Rainier is a relatively old town with its origins dating to before statehood. Rainier had a historic opportunity to exist as it was a place along the Columbia River that you could get down out of the hills to the riverfront---not an easy task just any where. Not only could you get out of the hills, there was as Rainier no swamp land denying you access to the river. The Railroad went down A street along the river's edge, and the river front buildings and wharf's were generally on piling on the river side of A street. A century of dredging and dumping dredge spoils has created a lot more 'flat land'.

Historically, Rainier has been the site of several sawmills, and has served as 'home port' for a variety of Tugboat operators over the years. Tugs are not as prolific as they were in the past when roads and trucks were few. In times past there were many sawmills along the lower Columbia, and logs through the region were moved to 'the river' where they were rafted by booming companies. Ultimately some mill would buy the rafts, and a tugboat would then tow the raft to the appropriate mill.

In the early years you read of logging railroads and later about the shift to trucks. Initially neither went directly to the mill. Instead the logs went into the water.
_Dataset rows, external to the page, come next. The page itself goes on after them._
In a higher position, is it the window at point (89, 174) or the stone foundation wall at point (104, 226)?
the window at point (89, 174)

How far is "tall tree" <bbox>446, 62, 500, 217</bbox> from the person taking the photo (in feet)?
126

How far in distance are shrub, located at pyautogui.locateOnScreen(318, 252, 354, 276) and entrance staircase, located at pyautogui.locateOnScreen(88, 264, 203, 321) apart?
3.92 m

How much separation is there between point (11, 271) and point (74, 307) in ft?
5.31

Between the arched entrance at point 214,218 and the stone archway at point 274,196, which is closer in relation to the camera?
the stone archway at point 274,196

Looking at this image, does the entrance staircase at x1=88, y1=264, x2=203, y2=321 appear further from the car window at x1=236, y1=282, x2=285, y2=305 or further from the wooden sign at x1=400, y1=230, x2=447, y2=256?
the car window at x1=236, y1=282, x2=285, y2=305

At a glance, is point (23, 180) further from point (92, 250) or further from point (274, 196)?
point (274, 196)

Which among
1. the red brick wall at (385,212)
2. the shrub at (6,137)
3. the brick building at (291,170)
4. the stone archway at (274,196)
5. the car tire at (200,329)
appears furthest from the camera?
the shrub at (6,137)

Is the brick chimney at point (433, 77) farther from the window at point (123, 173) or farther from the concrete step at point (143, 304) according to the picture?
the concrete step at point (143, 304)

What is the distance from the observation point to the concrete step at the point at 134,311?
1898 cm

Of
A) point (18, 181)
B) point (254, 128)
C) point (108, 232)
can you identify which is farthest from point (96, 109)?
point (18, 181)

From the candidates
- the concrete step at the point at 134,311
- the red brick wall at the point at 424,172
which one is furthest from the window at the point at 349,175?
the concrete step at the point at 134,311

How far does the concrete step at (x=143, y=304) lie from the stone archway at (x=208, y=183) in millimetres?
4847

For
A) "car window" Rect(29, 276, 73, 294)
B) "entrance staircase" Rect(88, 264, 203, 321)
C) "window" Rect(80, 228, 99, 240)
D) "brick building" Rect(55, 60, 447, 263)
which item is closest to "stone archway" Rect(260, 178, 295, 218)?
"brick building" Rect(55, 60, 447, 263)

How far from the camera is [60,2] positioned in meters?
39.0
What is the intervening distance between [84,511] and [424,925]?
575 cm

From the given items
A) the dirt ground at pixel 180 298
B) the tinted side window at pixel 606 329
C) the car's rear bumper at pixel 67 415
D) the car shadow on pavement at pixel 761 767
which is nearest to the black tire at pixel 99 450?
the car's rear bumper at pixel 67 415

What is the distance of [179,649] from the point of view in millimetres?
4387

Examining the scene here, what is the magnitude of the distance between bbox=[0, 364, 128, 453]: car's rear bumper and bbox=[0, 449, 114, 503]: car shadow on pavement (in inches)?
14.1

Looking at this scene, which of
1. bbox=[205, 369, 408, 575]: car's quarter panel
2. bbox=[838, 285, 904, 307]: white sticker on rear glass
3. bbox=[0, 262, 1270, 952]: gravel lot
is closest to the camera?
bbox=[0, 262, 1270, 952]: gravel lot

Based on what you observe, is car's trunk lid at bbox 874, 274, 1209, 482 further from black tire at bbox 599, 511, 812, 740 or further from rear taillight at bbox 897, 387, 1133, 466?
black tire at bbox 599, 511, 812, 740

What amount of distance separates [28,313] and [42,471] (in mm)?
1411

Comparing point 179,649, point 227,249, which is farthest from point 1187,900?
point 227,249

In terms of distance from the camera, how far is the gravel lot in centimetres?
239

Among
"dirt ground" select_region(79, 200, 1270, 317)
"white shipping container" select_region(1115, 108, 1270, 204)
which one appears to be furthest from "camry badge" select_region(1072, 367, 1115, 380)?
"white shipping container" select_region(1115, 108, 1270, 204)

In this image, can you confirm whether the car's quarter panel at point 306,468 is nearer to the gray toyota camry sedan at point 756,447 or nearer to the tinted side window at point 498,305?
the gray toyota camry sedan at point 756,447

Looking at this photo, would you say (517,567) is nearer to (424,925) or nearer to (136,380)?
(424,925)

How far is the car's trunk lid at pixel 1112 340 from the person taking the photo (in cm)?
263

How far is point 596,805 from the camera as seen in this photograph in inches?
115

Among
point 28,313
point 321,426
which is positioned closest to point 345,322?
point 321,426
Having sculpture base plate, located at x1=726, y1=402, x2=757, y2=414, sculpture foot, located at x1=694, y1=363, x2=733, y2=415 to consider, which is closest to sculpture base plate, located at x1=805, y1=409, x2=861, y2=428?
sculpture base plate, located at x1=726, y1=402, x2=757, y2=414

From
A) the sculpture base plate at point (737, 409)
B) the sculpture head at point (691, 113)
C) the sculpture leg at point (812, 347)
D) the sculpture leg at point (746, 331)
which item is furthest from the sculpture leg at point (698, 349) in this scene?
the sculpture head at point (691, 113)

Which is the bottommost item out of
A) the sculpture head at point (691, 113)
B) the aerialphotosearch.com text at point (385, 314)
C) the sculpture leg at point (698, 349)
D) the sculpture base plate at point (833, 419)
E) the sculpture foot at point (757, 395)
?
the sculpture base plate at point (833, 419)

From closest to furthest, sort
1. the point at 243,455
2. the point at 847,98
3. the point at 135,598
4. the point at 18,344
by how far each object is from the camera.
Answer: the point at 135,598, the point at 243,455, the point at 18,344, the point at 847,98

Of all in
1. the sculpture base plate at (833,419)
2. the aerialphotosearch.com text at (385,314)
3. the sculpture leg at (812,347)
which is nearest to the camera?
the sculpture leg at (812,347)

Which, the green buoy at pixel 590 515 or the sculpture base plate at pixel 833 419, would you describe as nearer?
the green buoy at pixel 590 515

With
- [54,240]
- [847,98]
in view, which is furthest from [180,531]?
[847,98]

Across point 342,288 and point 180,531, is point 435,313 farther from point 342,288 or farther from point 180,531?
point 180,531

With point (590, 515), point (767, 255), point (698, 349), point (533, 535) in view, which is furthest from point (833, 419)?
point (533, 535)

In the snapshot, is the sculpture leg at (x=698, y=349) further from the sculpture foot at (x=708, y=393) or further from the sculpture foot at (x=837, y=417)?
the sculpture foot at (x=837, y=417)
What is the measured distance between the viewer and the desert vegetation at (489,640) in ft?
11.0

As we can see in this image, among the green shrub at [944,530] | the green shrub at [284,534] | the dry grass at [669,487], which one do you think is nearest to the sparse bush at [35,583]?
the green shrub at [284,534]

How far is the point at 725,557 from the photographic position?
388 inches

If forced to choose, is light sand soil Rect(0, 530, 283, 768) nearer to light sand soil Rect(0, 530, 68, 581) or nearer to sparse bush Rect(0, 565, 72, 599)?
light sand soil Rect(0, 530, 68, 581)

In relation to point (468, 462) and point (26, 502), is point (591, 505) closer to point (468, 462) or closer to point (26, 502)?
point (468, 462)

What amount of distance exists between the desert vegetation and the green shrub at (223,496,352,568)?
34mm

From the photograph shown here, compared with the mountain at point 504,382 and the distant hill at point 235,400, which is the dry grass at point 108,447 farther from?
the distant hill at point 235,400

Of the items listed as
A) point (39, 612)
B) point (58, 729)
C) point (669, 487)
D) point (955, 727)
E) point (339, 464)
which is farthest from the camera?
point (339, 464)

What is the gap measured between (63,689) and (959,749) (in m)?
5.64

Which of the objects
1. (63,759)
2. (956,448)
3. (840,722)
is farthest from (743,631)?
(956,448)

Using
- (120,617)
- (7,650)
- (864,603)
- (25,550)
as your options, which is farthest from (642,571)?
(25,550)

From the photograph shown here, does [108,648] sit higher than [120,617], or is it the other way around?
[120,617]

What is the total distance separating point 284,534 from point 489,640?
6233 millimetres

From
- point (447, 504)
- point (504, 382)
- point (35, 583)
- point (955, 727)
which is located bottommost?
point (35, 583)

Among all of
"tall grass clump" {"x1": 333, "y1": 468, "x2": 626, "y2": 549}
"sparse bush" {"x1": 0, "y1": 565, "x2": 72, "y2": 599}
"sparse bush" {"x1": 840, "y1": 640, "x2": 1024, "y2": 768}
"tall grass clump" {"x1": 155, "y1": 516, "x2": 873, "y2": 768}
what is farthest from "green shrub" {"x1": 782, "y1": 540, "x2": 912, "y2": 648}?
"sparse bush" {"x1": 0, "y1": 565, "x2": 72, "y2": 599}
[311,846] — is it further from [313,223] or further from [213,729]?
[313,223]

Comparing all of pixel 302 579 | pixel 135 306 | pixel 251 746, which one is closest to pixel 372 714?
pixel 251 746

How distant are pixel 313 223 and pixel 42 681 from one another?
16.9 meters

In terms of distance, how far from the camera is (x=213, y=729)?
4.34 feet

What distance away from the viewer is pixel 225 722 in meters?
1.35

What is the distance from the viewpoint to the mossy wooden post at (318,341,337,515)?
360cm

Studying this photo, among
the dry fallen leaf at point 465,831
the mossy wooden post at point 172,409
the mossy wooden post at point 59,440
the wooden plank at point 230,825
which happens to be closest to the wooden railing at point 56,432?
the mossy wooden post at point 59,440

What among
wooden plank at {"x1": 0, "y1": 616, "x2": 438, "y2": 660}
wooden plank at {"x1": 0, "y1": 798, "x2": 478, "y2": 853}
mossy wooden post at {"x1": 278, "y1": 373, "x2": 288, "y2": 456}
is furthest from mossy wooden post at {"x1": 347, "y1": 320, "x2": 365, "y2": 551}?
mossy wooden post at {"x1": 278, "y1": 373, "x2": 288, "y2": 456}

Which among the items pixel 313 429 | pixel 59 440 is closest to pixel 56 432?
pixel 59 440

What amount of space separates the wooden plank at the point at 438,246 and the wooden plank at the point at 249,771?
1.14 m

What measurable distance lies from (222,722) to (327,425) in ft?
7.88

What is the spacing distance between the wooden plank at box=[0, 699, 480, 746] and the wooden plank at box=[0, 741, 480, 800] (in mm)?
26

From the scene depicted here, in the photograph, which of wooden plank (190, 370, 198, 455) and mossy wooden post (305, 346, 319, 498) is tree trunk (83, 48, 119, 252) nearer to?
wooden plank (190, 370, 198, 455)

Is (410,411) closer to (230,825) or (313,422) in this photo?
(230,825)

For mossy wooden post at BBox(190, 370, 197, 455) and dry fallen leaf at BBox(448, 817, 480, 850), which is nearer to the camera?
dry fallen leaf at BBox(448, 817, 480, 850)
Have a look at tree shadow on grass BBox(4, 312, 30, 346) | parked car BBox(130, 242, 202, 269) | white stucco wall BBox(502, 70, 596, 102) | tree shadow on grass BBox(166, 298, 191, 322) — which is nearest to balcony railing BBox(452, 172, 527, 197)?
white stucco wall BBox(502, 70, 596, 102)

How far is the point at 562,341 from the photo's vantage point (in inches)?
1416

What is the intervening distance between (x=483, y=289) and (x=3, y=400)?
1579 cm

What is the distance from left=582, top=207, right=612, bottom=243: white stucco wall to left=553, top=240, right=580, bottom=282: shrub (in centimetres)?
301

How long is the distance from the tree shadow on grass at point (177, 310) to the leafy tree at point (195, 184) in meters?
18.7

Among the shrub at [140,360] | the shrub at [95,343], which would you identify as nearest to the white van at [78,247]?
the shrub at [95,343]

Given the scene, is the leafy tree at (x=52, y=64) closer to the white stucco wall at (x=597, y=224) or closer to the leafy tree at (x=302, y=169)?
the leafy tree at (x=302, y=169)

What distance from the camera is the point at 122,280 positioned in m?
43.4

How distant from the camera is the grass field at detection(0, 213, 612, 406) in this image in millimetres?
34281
Sometimes this was a pond near the mill, but many times it was just a convenient place where the logs could be 'dumped'. To this day log truckers speak of 'dumping' their loads, because historically, they dropped the stakes and the logs were rolled into the river. Now however most stakes don't drop and logs are almost universally unloaded with the help of a giant fork lift.

Presently one of the major industrial activities at Rainier is a log sort yard located on the site of a former sawmill under the Lewis and Clark Bridge. Transport of logs by raft is no longer favored, but the yard provides an interchange point for lower river logs. Strategically located on the Portland and Western shortline railroad which has good service to downstate Oregon, this yard is able to receive logs by barge or truck (or rail) and ship them by barge, truck or rail. As I write this the yard is marshaling logs and forwarding them by rail to buyers primarily in Southwest Oregon at the rate of up to 30 rail car loadings a day.